Required work: Which lines of the records contain the word "site"? Copy each one.

Data extracted from a collection:
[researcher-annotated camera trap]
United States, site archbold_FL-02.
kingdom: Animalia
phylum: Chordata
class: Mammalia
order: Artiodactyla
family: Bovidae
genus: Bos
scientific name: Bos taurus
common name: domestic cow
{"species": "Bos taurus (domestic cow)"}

...

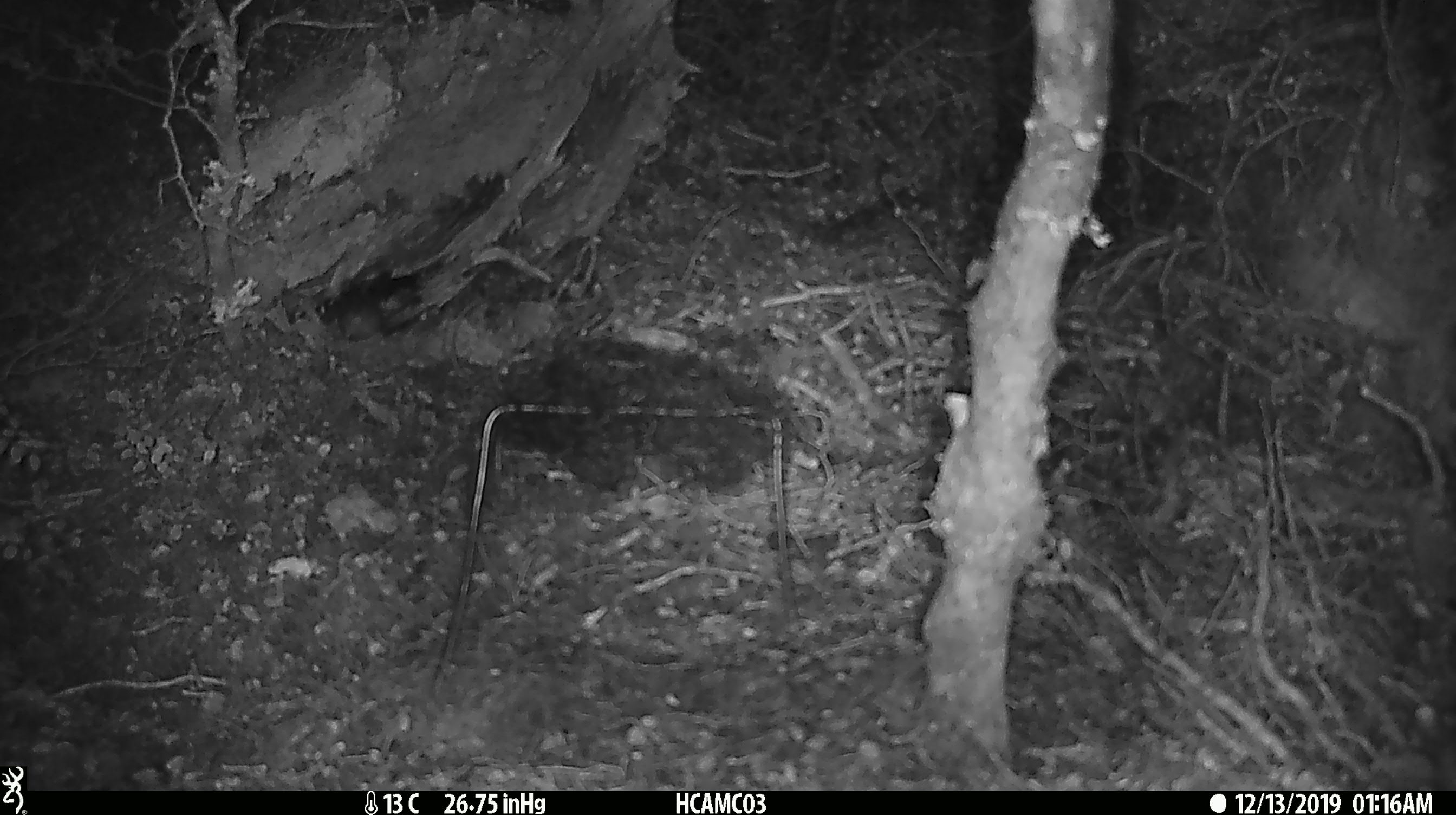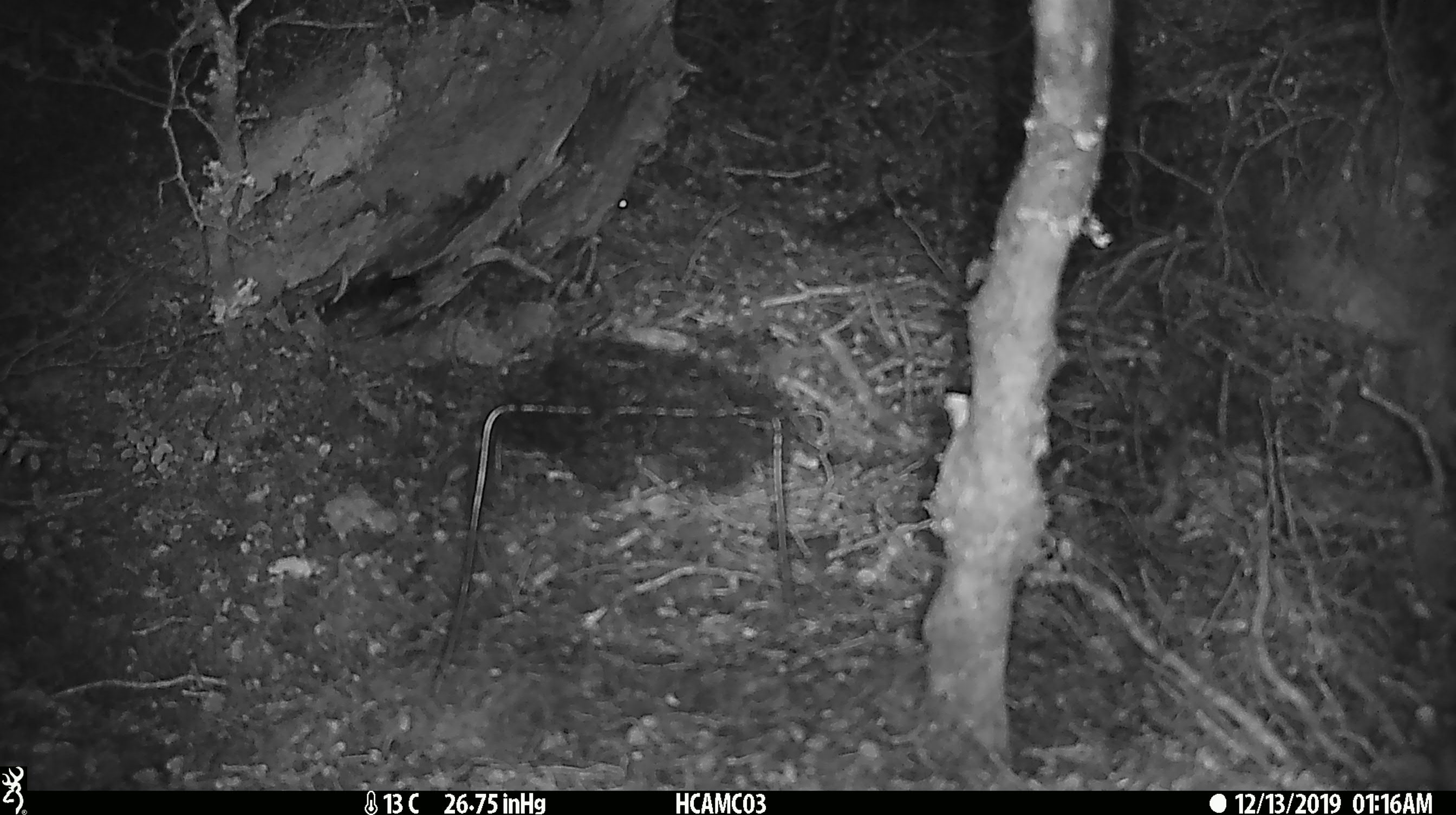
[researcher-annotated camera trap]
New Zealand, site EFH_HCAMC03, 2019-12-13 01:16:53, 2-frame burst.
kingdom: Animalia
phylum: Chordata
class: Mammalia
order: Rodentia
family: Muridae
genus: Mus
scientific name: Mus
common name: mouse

Result for this task:
United States, site archbold_FL-02.
New Zealand, site EFH_HCAMC03, 2019-12-13 01:16:53, 2-frame burst.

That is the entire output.